Dilma Rousseff donne des cours de compétitivité au Brésil

La présidente du Brésil a donné une leçon de compétitivité à ceux qui croient que celle-ci s’obtient grâce à la dévaluation de la monnaie

Lors d’une réunion avec des entrepreneurs de son pays, la présidente du Brésil, Dilma Rousseff, a donné une leçon de compétitivité à ceux qui croient que celle-ci s’obtient grâce à la dévaluation de la monnaie.

Par Manuel Hinds (*)

Dilma Rousseff

L’économie brésilienne a connu pendant plusieurs années un boom dû aux prix très élevés des matières premières, et au fait que les investisseurs sont venus à elle attirés par les hauts taux d’intérêt. Les énormes entrées de monnaie étrangère produisirent à leur tour un boom du crédit, qui stimula l’économie intérieure. Grâce au crédit, le boom des exportations se transforma en un boom de la production intérieure.

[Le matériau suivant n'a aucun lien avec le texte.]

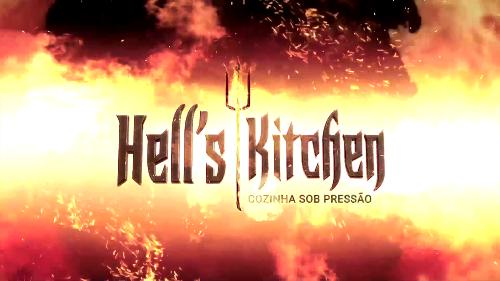 Hell S Kitchen Itv  Wiki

Ces derniers mois, cependant, les prix des matières premières ont commencé à baisser, lentement mais inexorablement, et l’économie brésilienne (à l’instar de tous les pays qui dépendent des exportations de ces produits) a ralenti : elle n’a presque pas grandi la deuxième partie de 2011, et elle croît encore moins en 2012. Certains secteurs sont déjà, de fait, en contraction. En ce qui concerne les crédits, les difficultés de remboursement ont augmenté de 21% l’année dernière, et les consommateurs sont moins enclins à prendre de l’argent prêté. L’argent continue d’entrer, mais sous peu il commencera à sortir, ce qui peut contracter encore plus le crédit et mener le pays vers une profonde dépression.

Pour ceux qui croient que les pays peuvent redevenir plus compétitifs et augmenter leur taux de croissance en émettant plus de monnaie et en la dévaluant, ce qui précède ne devrait pas présenter de problèmes. Le Brésil a sa propre monnaie, et peut émettre les billets qu’il désire et procéder à autant de dévaluations qu’il le souhaite. Pour ceux qui croient dans les vertus miraculeuses des dévaluations, le Brésil ne devrait, donc, pas trop s’inquiéter. La présidente Rousseff devra seulement émettre de l’argent, dévaluer et attendre les bons résultats.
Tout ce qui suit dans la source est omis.